Dataset entries
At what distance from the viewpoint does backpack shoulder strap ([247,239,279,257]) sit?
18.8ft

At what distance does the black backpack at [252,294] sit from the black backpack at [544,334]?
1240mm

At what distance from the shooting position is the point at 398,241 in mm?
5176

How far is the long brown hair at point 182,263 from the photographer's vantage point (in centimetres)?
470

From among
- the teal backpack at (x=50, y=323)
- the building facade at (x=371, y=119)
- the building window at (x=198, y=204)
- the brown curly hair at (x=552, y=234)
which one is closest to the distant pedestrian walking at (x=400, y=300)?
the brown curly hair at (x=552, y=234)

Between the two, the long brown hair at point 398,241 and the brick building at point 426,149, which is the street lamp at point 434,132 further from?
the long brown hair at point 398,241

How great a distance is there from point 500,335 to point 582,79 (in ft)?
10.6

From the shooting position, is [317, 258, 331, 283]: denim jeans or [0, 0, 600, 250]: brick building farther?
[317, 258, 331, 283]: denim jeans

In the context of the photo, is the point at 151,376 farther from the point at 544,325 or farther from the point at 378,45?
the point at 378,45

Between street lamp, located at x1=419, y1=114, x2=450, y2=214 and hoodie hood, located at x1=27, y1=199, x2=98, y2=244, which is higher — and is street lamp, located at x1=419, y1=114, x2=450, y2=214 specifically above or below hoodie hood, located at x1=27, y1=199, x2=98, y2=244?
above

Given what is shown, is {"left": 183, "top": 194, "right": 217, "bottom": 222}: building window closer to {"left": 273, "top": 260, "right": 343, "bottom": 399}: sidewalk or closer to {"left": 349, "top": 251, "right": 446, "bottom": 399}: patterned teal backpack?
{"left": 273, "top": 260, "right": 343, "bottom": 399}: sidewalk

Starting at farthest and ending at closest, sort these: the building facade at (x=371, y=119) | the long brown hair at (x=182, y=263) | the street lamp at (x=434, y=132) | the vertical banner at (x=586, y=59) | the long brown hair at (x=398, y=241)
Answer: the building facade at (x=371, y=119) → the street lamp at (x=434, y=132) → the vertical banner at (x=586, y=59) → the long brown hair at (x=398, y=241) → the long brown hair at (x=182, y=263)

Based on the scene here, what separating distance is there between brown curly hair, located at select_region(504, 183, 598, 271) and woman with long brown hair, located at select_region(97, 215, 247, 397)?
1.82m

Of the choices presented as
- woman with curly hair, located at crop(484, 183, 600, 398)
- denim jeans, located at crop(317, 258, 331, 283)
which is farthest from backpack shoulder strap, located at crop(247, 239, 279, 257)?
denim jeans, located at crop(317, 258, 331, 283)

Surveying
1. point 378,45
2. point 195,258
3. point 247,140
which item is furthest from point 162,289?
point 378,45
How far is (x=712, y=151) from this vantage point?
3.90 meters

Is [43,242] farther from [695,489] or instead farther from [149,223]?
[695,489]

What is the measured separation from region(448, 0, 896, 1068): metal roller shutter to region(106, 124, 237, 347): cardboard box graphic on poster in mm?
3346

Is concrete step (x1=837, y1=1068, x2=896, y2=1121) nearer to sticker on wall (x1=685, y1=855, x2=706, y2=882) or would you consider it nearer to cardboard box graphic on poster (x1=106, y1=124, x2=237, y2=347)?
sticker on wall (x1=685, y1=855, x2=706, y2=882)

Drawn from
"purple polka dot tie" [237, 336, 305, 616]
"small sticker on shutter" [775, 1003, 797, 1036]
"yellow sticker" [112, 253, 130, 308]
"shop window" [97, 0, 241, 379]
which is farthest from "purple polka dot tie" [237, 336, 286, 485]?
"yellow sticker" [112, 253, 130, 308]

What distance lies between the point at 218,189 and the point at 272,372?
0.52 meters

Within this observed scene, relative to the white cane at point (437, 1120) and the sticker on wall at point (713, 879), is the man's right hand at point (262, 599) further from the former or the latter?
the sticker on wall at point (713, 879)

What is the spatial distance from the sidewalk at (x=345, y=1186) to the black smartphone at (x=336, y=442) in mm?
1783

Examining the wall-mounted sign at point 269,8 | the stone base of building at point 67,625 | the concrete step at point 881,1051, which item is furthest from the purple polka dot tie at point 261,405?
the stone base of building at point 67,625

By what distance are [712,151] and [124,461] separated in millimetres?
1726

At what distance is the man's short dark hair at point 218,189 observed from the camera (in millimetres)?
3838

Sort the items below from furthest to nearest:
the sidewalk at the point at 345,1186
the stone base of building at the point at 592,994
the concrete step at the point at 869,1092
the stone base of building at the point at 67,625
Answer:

OBJECTIVE: Repeat the lines above exactly.

ANSWER FOR THIS EXERCISE:
At what distance from the viewpoint does backpack shoulder strap ([247,239,279,257]) sit?
18.8ft

At what distance does the black backpack at [252,294] sit from the black backpack at [544,334]?
1240mm

At what distance from the shooting position is the point at 398,241 in mm?
5176

How far is the long brown hair at point 182,263 from the photographer's vantage point (in centimetres)?
470

From among
- the teal backpack at (x=50, y=323)
- the building facade at (x=371, y=119)
- the building window at (x=198, y=204)
- the brown curly hair at (x=552, y=234)
which one is closest to the distant pedestrian walking at (x=400, y=300)?
the brown curly hair at (x=552, y=234)

Between the two, the long brown hair at point 398,241 and the brick building at point 426,149, which is the street lamp at point 434,132 further from?
the long brown hair at point 398,241

How great a distance is there from point 500,335 to point 582,79 (in ft)?
10.6

From the shooting position, is [317, 258, 331, 283]: denim jeans or [0, 0, 600, 250]: brick building farther?
[317, 258, 331, 283]: denim jeans

In the context of the photo, is the point at 151,376 farther from the point at 544,325 or farther from the point at 378,45?
the point at 378,45

Between street lamp, located at x1=419, y1=114, x2=450, y2=214 and hoodie hood, located at x1=27, y1=199, x2=98, y2=244, which is higher — and is street lamp, located at x1=419, y1=114, x2=450, y2=214 specifically above or below hoodie hood, located at x1=27, y1=199, x2=98, y2=244?
above

Given what is shown, is {"left": 183, "top": 194, "right": 217, "bottom": 222}: building window closer to {"left": 273, "top": 260, "right": 343, "bottom": 399}: sidewalk or closer to {"left": 349, "top": 251, "right": 446, "bottom": 399}: patterned teal backpack?
{"left": 273, "top": 260, "right": 343, "bottom": 399}: sidewalk

Starting at farthest and ending at closest, sort these: the building facade at (x=371, y=119) | the long brown hair at (x=182, y=263) | the street lamp at (x=434, y=132) | the vertical banner at (x=586, y=59) | the long brown hair at (x=398, y=241)
Answer: the building facade at (x=371, y=119) → the street lamp at (x=434, y=132) → the vertical banner at (x=586, y=59) → the long brown hair at (x=398, y=241) → the long brown hair at (x=182, y=263)

Based on the scene here, what separating distance is there between brown curly hair, located at select_region(504, 183, 598, 271) and woman with long brown hair, located at select_region(97, 215, 247, 397)?
1.82m

Of the choices presented as
- woman with curly hair, located at crop(484, 183, 600, 398)
- denim jeans, located at crop(317, 258, 331, 283)
which is farthest from backpack shoulder strap, located at crop(247, 239, 279, 257)?
denim jeans, located at crop(317, 258, 331, 283)

Surveying
1. point 378,45
2. point 195,258
3. point 247,140
which item is furthest from point 162,289?
point 378,45
How far is (x=712, y=151) from this vantage point?
3.90 meters

Is [43,242] farther from [695,489] or instead farther from [149,223]?
[695,489]

What is the measured separation from region(448, 0, 896, 1068): metal roller shutter to region(106, 124, 237, 347): cardboard box graphic on poster in mm?
3346

Is concrete step (x1=837, y1=1068, x2=896, y2=1121) nearer to sticker on wall (x1=685, y1=855, x2=706, y2=882) or would you consider it nearer to cardboard box graphic on poster (x1=106, y1=124, x2=237, y2=347)?
sticker on wall (x1=685, y1=855, x2=706, y2=882)

Drawn from
"purple polka dot tie" [237, 336, 305, 616]
"small sticker on shutter" [775, 1003, 797, 1036]
"yellow sticker" [112, 253, 130, 308]
"shop window" [97, 0, 241, 379]
which is farthest from "purple polka dot tie" [237, 336, 286, 485]?
"yellow sticker" [112, 253, 130, 308]

What distance lies between the point at 218,189 and the point at 272,372?
0.52 meters

Within this observed scene, relative to the white cane at point (437, 1120) and the sticker on wall at point (713, 879), is the man's right hand at point (262, 599) further from the former or the latter?
the sticker on wall at point (713, 879)

What is the spatial distance from the sidewalk at (x=345, y=1186) to the black smartphone at (x=336, y=442) in mm?
1783

Examining the wall-mounted sign at point 269,8 | the stone base of building at point 67,625 | the concrete step at point 881,1051, which item is furthest from the purple polka dot tie at point 261,405?
the stone base of building at point 67,625

By what distance are [712,151] and [124,461] separated in millimetres?
1726

At what distance is the man's short dark hair at point 218,189 observed from the camera (in millimetres)?
3838

Sort the items below from furthest to nearest:
the sidewalk at the point at 345,1186
the stone base of building at the point at 592,994
the concrete step at the point at 869,1092
the stone base of building at the point at 67,625
Answer:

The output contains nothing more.